Pests & Diseases » Anthracnose Fruit Rot
Fruit Rot in Olives
Fruit rot in ripening olives can be a serious problem in various growing regions throughout Australia. It can be caused by a number of different factors, including fungal infection, nutritional deficiencies and adverse environmental conditions. These can act singly or as a complex to cause serious disease problems.
When fruit rot is caused by the fungal pathogen Colletotrichum (also known in its sexual form as Glomerella) the disease in referred to as Anthracnose. The word Anthracnose means “coal-like disease”. It is a broad term that is used to describe a number of disease problems that result in fruit rot and/or black spots on various horticultural crops. Colletotrichum is a very common fungus that is widespread in horticultural regions.
Olive fruit usually becomes susceptible to the fungus under warm, humid conditions during summer as the fruit begins to develop and ripen. Under the presence of moisture the spores of the fungus germinate on the surface of the fruit and invade the internal tissue. The infected fruit will rot and sometimes shrivel before prematurely dropping from the tree (Photo A).
Anthracnose is a latent disease. This means that the fungus can infect the fruit when the environmental conditions are suitable but will remain dormant until the fruit begins to ripen. Colletotrichum can usually be identified by the pink/orange spores that develop on the surface of the rotting fruit (Photo B). The spores are spread by insects, wind and water.
The main method used to control Anthracnose in olives is to apply a preventative spray of copper oxychloride to the fruit and the foliage. In areas where disease pressure is high, regular copper sprays every 6-8 weeks throughout the growing season may be required. Spray applications should start when the fruit is around pea size and continue up to around 3 weeks prior to harvest.
Pruning the trees to improve airflow and light penetration into the canopy will also help minimise infection. Generally the disease is more problematic in areas that experience high humidity and summer rainfall but it can also occur in dry summer regions.
Copper sprays act only as a preventive treatment and must be applied to the trees before the fungus has the chance to penetrate the fruit. Sprays will not help cure infected fruit but they will help to stop the spread of the disease through the grove.
An off label permit for the fungicide Amistar was available for controlling Anthracnose in olives in some states last year. Amistar is derived from naturally occurring compounds called strobilurins that are found in certain types of mushrooms. Amistar is an systemic fungicide that has both preventative and curative properties.
To check whether a permit is still available for Amistar, contact the Australian Olive Association or your local agricultural supplier. Other fungicides that are used on other crops but are not registered for olives include: Octave, Mancozeb, and Bravo.

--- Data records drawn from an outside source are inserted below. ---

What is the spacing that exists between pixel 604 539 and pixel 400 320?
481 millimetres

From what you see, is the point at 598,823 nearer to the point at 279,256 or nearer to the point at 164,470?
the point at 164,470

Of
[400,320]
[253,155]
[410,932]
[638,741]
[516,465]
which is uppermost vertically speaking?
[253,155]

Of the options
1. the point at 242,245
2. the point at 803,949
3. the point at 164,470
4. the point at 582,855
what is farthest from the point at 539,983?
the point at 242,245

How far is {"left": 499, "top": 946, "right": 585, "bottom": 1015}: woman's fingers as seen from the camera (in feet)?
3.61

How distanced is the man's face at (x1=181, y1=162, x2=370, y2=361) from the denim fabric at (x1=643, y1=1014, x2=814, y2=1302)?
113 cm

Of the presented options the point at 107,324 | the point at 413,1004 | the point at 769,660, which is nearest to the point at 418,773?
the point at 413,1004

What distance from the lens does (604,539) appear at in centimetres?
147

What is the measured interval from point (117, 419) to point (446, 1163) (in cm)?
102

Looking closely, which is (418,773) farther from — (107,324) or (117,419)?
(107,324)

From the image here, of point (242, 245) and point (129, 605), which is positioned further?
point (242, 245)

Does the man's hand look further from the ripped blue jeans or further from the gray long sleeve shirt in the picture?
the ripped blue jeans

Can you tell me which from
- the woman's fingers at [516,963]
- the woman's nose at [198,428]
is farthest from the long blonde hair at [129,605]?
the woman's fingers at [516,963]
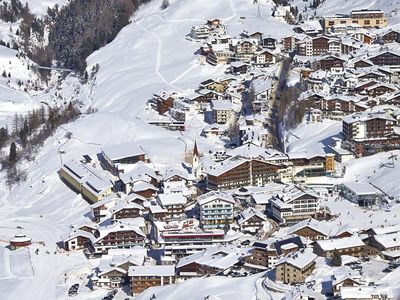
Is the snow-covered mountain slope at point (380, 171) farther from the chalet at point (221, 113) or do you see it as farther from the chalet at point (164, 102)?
the chalet at point (164, 102)

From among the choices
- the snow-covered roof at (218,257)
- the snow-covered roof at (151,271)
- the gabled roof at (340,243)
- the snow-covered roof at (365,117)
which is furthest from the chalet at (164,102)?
the gabled roof at (340,243)

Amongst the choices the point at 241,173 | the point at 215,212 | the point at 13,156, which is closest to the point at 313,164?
the point at 241,173

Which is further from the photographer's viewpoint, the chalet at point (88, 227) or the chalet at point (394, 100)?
the chalet at point (394, 100)

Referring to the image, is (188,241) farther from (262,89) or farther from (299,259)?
(262,89)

Pesticide registrations and off-label permits for olives can be viewed and downloaded from the Australian Pesticides & Veterinary Medicines Authority website: APVMA (click on search for a permit tab then enter olive under the crop section). Permits can also be checked at the AOA Website
An inadequate supply of calcium can also lead to fruit rotting problems in olives. Calcium is required for cell division and is an important component of cell walls. When fruit is in a phase of rapid growth, a shortage of calcium will cause a breakdown in cells at the growing tip of the fruit. This problem is referred to as soft nose and is distinguished by tissue softening and rot development at the apical end of the fruit. A similar problem commonly occurs in tomatoes and is referred to as blossom end rot.
A calcium shortage in actively growing regions of the tree can be caused by a number of factors. These include, inadequate calcium supplies in the soil, reduced uptake as a result of low soil moisture or a very low pH. Excessive nitrogen or magnesium fertilizer applied during the growing season can also affect calcium uptake from the soil.
Boron is an important mineral that is associated with some of the metabolic processes of calcium in the tree. A shortage of boron, therefore, can disrupt calcium activity and it is often a good idea to apply both calcium and boron to the tree when calcium shortages are evident.
To prevent soft nose, calcium nitrate (10g/L) and Solubor (1.5g/L) can be applied to the foliage throughout the growing season. In most cases 3-4 sprays of calcium throughout the season should be sufficient to ensure that requirements of the developing fruit are met. Solubor can be added to every 2nd calcium spray.
In general, foliar applications are a useful method to rapidly increase a trees nutrient status. Nutrients applied to the tree as a foliar spray are generally taken up by the leaves within a few days of application. Lime, dolomite and gypsum are all sources of calcium that can be applied to the soil to improve calcium supply.
Often when soft nose occurs the fungus Colletotrichum will invade the damaged fruit and enhance the rot. This can makes it difficult to determine whether the disease was originally caused by the fungus or by a lack of calcium.
Adverse environmental conditions can also cause soft nose type problems in olives. The cause of the disorder is not fully understood but seems to be related to extreme hot weather, or a sudden change in temperature and humidity.
It is thought that these conditions either affect the developing cells in the fruit or interrupt the supply of calcium at a critical stage of fruit development. Maintaining adequate soil moisture and calcium supply should help in managing this type of disorder (Photo C).